Re: Failed RAID5 array grow after reboot interruption; mdadm: Failed to restore critical section for reshape, sorry.

Jesse Molina <jmolina@xxxxxxxx> · Mon, 16 Jun 2008 18:08:55 -0700

Thanks for the help.  I confirm success at recovering the array today.

Indeed, replacing the mdadm in the initramfs from the original v2.6.3 to
2.6.4 fixed the problem.

As noted by Richard Scobie, please avoid versions 2.6.5 and 2.6.6.  Either
v2.6.4 or v2.6.7 will fix this issue.  I fixed it with v2.6.4.

For historical purposes, and to help others, I was able to fix this as
follows;

Since the mdadm binary was in my initramfs, and I was unable to get the
working system up to mount it's root file system, I had to interrupt the
initramfs "init" script, replace mdadm with an updated version, and then
continue the process.

To do this, pass your Linux kernel an option such as "break=mount" or maybe
"break=top", to stop the init script just before it is about to mount the
root file system.  Then, get your new mdadm file and replace the existing
one at /sbin/mdadm.

To get the actual mdadm binary, you will need to use a working system to
extract it from a .deb, .rpm, or otherwise download and compile it.  In my
case, for debian, you can do an "ar xv <file.deb>" on the package, and then
tar -xzf on the data file.  For Debian, I just retrieved the file from
http://packages.debian.org

Then, stick the new file on a CD/DVD disk, USB flash drive, or other media
and somehow get it onto your system while it's still at the (initramfs)

◆ Records from a collection:
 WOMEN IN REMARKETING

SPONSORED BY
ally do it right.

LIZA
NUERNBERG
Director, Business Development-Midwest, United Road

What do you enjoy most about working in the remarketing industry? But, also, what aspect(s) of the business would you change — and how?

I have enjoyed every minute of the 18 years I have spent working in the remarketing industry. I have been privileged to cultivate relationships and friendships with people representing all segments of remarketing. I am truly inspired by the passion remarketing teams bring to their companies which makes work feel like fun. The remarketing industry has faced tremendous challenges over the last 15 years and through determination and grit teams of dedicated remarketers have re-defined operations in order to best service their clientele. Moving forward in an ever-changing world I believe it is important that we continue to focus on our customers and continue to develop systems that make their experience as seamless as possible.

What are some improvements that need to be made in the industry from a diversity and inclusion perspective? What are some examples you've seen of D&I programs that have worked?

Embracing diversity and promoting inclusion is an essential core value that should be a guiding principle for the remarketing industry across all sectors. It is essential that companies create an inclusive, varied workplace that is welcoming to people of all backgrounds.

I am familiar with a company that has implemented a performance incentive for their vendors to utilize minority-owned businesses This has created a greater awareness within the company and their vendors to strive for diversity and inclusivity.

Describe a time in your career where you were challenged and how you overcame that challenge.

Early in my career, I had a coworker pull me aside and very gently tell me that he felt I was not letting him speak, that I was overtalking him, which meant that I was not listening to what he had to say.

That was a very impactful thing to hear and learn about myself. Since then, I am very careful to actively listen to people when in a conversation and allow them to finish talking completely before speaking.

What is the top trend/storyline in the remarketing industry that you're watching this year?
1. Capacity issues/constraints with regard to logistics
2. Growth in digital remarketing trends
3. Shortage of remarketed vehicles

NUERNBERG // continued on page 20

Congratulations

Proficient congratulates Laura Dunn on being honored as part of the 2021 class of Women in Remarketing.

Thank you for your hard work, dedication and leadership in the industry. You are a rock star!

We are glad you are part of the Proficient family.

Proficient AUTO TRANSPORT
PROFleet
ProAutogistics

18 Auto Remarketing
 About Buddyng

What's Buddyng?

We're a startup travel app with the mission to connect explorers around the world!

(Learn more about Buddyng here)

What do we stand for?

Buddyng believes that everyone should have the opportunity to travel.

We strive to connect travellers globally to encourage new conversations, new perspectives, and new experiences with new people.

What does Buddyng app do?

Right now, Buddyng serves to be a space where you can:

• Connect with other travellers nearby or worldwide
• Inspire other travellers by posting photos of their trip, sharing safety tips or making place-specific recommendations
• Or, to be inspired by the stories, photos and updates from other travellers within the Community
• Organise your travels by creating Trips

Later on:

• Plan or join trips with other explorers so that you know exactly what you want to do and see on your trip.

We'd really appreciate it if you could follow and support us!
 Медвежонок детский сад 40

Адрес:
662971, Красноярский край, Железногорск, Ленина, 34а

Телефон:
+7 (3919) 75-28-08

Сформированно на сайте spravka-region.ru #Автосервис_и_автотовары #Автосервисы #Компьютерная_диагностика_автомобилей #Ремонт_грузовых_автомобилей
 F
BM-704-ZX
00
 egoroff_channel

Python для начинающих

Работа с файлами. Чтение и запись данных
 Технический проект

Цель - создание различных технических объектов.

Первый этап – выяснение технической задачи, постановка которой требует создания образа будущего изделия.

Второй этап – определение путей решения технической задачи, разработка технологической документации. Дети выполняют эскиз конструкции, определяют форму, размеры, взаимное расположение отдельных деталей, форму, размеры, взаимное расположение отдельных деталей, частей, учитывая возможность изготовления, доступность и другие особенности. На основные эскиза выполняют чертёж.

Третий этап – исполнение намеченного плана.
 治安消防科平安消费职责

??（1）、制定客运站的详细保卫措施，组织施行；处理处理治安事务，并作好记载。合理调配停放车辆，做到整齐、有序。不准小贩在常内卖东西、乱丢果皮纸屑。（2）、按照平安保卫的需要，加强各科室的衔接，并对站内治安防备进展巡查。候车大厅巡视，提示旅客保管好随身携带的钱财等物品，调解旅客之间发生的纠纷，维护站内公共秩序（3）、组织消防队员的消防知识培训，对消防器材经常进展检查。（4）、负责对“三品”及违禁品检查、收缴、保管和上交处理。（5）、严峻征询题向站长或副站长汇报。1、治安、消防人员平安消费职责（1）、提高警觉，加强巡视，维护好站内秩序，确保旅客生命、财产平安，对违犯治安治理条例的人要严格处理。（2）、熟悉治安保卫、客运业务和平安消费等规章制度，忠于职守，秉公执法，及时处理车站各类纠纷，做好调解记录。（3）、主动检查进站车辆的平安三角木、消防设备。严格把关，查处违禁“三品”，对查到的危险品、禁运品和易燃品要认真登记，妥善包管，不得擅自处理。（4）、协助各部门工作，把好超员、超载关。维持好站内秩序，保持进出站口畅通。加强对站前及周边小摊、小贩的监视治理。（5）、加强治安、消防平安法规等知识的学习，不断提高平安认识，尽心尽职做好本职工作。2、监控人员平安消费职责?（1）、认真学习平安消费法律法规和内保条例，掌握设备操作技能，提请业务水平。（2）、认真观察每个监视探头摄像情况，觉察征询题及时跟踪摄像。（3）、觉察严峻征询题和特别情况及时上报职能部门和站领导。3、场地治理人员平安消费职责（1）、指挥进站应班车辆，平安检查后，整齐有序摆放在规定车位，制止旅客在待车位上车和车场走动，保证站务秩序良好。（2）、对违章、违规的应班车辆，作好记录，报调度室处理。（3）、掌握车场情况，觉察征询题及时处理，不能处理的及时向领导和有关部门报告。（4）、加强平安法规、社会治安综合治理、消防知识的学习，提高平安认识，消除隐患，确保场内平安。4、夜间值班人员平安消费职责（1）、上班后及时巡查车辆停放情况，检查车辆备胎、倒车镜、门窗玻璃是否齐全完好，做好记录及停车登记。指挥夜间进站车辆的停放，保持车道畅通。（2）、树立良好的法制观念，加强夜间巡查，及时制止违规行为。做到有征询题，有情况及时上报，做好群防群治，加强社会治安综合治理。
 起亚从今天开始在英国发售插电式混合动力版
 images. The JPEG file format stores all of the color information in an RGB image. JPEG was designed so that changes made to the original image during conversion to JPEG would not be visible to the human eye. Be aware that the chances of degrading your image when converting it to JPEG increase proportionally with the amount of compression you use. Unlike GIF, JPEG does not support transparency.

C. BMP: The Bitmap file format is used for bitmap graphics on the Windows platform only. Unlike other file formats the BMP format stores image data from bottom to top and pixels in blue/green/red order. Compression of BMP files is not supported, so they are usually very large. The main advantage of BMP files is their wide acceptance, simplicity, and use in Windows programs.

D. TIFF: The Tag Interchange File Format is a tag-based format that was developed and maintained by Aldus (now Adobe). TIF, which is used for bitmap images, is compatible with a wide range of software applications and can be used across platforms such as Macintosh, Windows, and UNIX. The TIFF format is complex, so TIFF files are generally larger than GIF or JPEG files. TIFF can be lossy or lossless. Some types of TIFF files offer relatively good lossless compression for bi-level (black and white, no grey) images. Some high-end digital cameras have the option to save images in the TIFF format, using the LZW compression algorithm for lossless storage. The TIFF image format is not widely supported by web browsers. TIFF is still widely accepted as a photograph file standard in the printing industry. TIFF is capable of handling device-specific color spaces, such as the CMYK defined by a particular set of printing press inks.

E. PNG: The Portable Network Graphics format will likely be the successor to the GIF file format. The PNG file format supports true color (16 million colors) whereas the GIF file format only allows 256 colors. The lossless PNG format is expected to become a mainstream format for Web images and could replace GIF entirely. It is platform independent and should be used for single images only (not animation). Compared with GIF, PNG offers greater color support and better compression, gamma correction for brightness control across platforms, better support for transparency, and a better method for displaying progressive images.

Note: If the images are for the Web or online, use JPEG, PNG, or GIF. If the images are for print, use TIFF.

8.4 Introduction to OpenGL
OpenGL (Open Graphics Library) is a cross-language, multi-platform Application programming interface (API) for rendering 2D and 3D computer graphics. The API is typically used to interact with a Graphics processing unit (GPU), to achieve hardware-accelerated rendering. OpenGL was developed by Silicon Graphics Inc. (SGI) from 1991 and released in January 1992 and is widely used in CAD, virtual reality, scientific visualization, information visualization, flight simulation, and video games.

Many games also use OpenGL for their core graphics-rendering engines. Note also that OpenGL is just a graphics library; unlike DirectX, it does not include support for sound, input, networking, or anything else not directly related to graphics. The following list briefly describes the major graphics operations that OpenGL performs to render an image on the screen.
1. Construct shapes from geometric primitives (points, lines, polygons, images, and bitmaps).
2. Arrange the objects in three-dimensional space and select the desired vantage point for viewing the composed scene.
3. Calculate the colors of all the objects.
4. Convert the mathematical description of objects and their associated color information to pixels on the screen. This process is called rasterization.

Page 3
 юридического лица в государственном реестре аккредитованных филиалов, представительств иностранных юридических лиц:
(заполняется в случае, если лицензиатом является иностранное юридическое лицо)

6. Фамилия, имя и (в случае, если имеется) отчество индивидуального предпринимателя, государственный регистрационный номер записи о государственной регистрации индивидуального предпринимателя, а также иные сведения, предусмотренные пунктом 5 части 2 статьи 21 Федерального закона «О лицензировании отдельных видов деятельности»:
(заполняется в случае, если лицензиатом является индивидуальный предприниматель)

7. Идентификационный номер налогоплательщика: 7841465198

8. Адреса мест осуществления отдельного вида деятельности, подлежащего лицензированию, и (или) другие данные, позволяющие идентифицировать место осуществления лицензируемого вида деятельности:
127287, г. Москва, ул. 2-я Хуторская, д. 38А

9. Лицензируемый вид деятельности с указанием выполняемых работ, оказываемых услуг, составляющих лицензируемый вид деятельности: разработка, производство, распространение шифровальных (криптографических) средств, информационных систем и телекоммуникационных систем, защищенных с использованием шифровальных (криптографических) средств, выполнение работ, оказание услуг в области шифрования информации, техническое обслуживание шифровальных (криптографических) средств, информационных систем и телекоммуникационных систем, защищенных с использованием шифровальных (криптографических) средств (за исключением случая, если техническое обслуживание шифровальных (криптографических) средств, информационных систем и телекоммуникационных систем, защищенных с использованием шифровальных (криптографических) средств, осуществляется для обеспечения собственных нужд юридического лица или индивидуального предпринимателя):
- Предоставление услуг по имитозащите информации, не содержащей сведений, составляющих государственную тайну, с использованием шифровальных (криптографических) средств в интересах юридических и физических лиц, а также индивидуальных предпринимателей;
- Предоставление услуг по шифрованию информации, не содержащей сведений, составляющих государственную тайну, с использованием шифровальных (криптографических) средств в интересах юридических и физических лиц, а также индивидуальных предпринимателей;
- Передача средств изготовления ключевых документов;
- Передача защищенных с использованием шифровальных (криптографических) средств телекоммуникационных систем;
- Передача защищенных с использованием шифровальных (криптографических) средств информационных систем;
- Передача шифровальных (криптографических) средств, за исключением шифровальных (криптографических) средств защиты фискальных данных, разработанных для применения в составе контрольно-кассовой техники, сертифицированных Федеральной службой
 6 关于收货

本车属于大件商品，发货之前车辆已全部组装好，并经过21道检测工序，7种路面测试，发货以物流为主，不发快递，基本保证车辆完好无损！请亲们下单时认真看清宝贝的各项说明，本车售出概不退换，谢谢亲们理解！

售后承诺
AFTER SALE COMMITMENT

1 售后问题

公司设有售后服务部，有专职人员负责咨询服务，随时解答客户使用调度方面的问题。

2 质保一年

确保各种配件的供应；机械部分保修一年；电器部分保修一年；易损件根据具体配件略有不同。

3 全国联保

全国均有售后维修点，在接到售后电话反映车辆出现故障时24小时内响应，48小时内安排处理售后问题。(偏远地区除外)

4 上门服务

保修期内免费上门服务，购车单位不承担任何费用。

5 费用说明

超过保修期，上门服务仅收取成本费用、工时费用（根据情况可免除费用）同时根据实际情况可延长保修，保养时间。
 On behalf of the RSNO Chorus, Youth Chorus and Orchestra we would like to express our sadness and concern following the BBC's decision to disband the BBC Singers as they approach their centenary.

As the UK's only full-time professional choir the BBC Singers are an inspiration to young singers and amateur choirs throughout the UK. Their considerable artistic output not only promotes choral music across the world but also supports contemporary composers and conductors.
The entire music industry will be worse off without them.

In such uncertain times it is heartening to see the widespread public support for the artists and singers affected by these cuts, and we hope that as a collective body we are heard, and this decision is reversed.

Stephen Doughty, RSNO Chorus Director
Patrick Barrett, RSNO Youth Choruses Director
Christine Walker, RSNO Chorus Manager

◆ EXERCISE PROMPT: Transcribe the RAID recovery post from "Re: Failed RAID5" through "the array today.", inclusive. None of these items is needed for the work.

◆ TASK ANSWER:
Re: Failed RAID5 array grow after reboot interruption; mdadm: Failed to restore critical section for reshape, sorry.

Jesse Molina <jmolina@xxxxxxxx> · Mon, 16 Jun 2008 18:08:55 -0700

Thanks for the help.  I confirm success at recovering the array today.